## Problems to solve
(1) In the passage below about William Eggleston's photo book Election Eve, translate this sentence into Spanish: "Plains was the hometown of the then Democratic candidate Jimmy Carter, who would go on to beat the incumbent Republican Gerald Ford to become the 39th President of the United States."
(2) Write the next part of the piece below on William Eggleston's photo book Election Eve, picking up after its final sentence.

## Excerpt provided
▬▬▬

With the one of the most polarising US presidential election campaigns coming to an end in just under a fortnight, the serene images taken in the run-up to another presidential election 44 years ago seem like they come from a different planet. The 100 photographs collected in William Eggleston’s first book, called Election Eve (1977), were taken in October 1976 mostly around the small town of Plains in Sumter County, Georgia, but also during the journey there from the photographer’s home in Memphis, Tennessee. Plains was the hometown of the then Democratic candidate Jimmy Carter, who would go on to beat the incumbent Republican Gerald Ford to become the 39th President of the United States.
Eggleston’s landscape photographs build up a portrait of Sumter County and its surroundings with pictures of near empty roads and red dirt tracks, parked cars and trucks, railroads and depots, agricultural vehicles, silos, driveways, porches and backyards, churches and a peanut processing plant (Carter had run his family’s peanut growing business earlier in his life).

▬▬▬

## Dataset section
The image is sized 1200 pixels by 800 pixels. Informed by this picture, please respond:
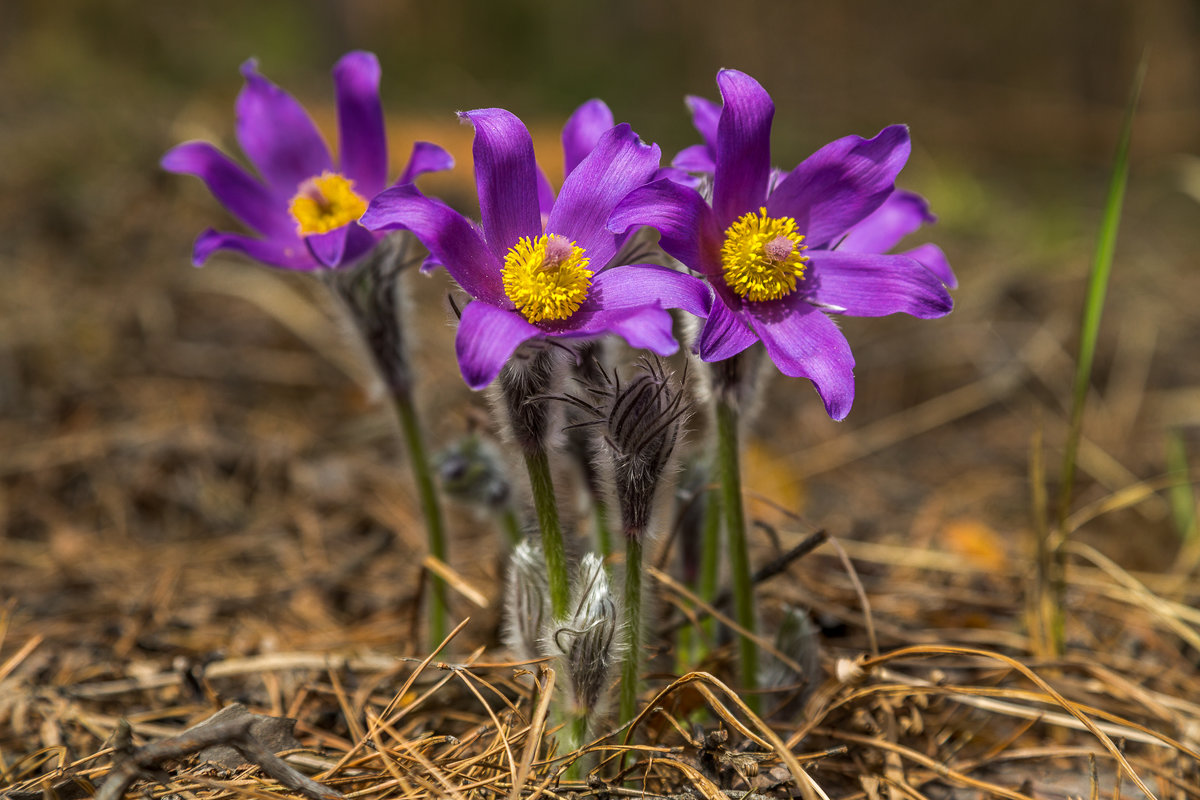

▬▬▬

## Answers by task
(1) Plains era la ciudad natal del entonces candidato demócrata Jimmy Carter, quien llegaría a derrotar al presidente en funciones, el republicano Gerald Ford, para convertirse en el 39.º presidente de los Estados Unidos.

(2)
Eggleston trained his camera on things that often go unnoticed at the roadside, such as overgrown bushes and trees, mailboxes, barbed wires fences, flowering weeds and electricity pylons. In one photograph, a rainstorm soaks a carpark while the autumnal weather is reflected elsewhere in muddy puddles. Rust also features prominently, whether on corrugated iron roofs and petrol pumps or an ageing Coca Cola sign and old Ford pickup truck.
One very notable absence across the 100 images is people. Members of the local population are seen in only a handful of photographs, and in most cases as fleeting appearances: a man crosses a road, another drives a tractor. The only explicit nod to the forthcoming election is a bumper sticker on the back of a parked Chrysler imploring “Let’s elect Jimmy Carter President”.
Eggleston had been the subject of a major exhibition at New York’s Museum of Modern Art in the summer of 1976, where he was billed as one of the key figures of a new generation of colour photographers. But the show was not well received by many of the city’s critics, with the seeming banality of the photographs causing the most consternation.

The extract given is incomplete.